Blackberries seem to be my thing this summer. Its funny how every season, something peaks your interest and you want to use it in everything. Since blackberries are pretty tart and quite expensive most of the time, their not always top priority but—.
I happened to come across this scone recipe the other day. It uses self-rising flour, a staple I don’t always have on hand. The recipe seemed interesting in the way that it used buttermilk and lemon zest and not a lot of sugar with these tart berries. Mind you, they do have a bit of glaze on them.
If your not familiar with self-rising flour, it is a mixture made up of regular flour, baking powder and salt. The leavening power of the baking powder is mixed evenly throughout the flour, so you will automatically get that nice rise out of your baked goods every time.
Self-rising flour was invented in England in the 1800’s as a way for sailors to create better baked goods while on board. The idea was patented in the USA around 1849, which eventually led to the creation of mass-market baking mixes such as Bisquick, cake mixes, etc.

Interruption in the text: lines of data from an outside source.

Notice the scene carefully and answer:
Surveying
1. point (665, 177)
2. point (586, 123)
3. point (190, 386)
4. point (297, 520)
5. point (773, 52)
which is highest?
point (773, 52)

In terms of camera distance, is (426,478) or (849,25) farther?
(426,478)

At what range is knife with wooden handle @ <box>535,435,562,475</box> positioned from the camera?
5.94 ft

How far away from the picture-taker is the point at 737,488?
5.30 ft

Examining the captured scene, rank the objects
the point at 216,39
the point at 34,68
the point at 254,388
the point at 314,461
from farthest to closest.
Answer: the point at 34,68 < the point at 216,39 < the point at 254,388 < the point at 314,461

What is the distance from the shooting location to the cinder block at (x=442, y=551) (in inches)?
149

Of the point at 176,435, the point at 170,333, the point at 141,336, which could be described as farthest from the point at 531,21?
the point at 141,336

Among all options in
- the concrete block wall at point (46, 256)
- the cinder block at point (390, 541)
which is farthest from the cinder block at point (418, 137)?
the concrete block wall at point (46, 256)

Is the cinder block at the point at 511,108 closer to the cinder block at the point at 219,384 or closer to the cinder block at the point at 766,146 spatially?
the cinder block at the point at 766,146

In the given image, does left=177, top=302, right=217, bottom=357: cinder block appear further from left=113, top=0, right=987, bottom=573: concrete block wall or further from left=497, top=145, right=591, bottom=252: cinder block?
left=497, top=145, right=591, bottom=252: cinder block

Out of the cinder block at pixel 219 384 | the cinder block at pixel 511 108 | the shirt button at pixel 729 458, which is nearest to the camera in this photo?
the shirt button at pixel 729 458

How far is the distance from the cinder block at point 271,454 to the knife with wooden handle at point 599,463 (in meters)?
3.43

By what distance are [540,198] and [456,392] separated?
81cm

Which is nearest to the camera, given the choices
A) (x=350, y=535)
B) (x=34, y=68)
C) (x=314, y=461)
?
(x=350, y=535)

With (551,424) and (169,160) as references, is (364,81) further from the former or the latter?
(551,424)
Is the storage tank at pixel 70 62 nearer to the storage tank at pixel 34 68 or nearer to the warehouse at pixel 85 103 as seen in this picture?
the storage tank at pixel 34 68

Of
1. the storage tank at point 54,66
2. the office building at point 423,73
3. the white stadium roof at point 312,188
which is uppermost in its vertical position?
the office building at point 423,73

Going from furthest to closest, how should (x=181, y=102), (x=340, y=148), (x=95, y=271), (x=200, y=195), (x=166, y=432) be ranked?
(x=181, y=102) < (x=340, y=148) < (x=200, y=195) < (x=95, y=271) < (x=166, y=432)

Self-rising flour should only be used for its specific purpose as it will not work well with breads that are yeasty.
You can make your own by combining 1 cup of all-purpose flour, 1 1/2 tsp baking powder and 1/4 tsp fine salt. Keep in mind that most store-bought self-rising flours will contain a ‘softer’ or lower protein content flour than your typical all-purpose flour. This means that your end result, should you use regular all-purpose flour, will be slightly less tender (but still good).
Because of the baking powder, self-rising flour has a shorter shelf life than other flours. For that reason, it is always sold packaged in small quantities.
All that being said, these scones are amazingly tender. The glaze was truly ‘the icing on the cake’. They are sooo-– good!